Task requirements:
Rewrite the paragraph of the text on patent over-declaration that starts with "Standard setting organizations (SSOs)" as a short bulleted list, keeping its main facts.

Text passage:

- The problem of “over-declaration”
- The problem of “submarine SEPs” and “blanket declaration”
- IPlytics data and approach to solving the “over-declaration”, the “blanket-declaration” and the “submarine SEP” problem.
- Measuring the likelihood of a patent’s essentiality
I. The problem of “over-declaration”
Standard setting organizations (SSOs) such as ETSI, IEEE, ITU-T, ISO, IEC and others maintain databases of declared standard essential patents (SEP). Patent owners disclose and list patents that are, in their own estimation, potentially essential for a given standard. The database of patent declarations therefore includes self-declared patents. The patent owner does not submit any evidence, as as claims charts, for instance, that would prove essentiality. Nor does the SSO or any third party conduct any essentiality tests that are made public in any declaration database. SSOs often encourage a timely declaration of even pending applications, where claims may still change upon granting. The purpose of patent declaration databases is not to provide an accurate list of verified SEPs but to ensure that any potentially essential patent is covered by the FRAND (Fair, Reasonable and Non-Discriminatory) commitment. Due to the nature and purpose of declaration databases only a small share of listed patents is essential to the standard. Studies estimate that approximately only 10-30% of all declared and granted patents are essential. Patent portfolio analysis of declared patents always then includes patents that are not mappable to the standard. This is especially problematic as the essentiality rate of declared patents differs across patent portfolios as some companies more thoroughly evaluate the patents, they declare than others. The so-called “over-declaration” problem makes it difficult to understand the actual number of verified SEPs a company owns for a given standard.

Data block:
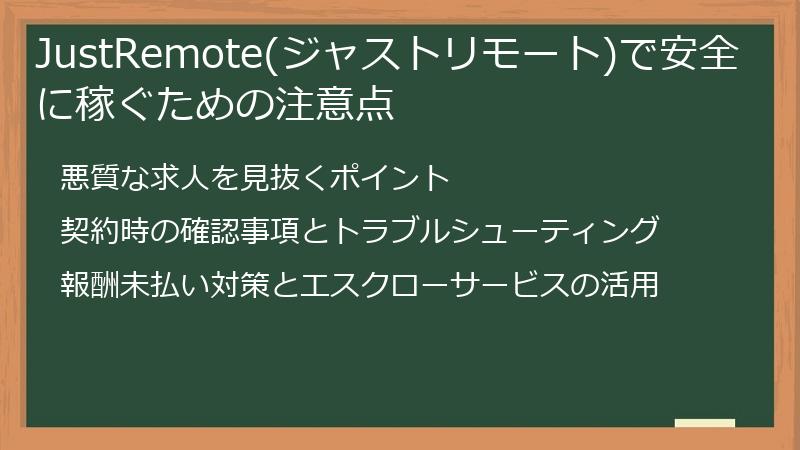 JustRemote(ジャストリモート)で安全に稼ぐための注意点

悪質な求人を見抜くポイント

契約時の確認事項とトラブルシューティング

報酬未払い対策とエスクローサービスの活用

Output below:
- Standard setting organizations such as ETSI, IEEE, ITU-T, ISO and IEC keep databases of declared standard essential patents (SEPs).
- Patent owners self-declare patents they judge potentially essential, without submitting proof of essentiality.
- Neither the SSO nor any third party publishes essentiality tests in these databases.
- SSOs often encourage early declaration, even of pending applications whose claims may still change.
- The databases aim to bring potentially essential patents under the FRAND commitment, not to list verified SEPs.
- Studies estimate that only about 10–30% of declared and granted patents are essential.
- Portfolio analysis of declared patents therefore includes patents that do not map to the standard.
- Essentiality rates vary across portfolios because some companies evaluate their declared patents more thoroughly than others.
- This "over-declaration" problem makes it hard to know how many verified SEPs a company owns for a standard.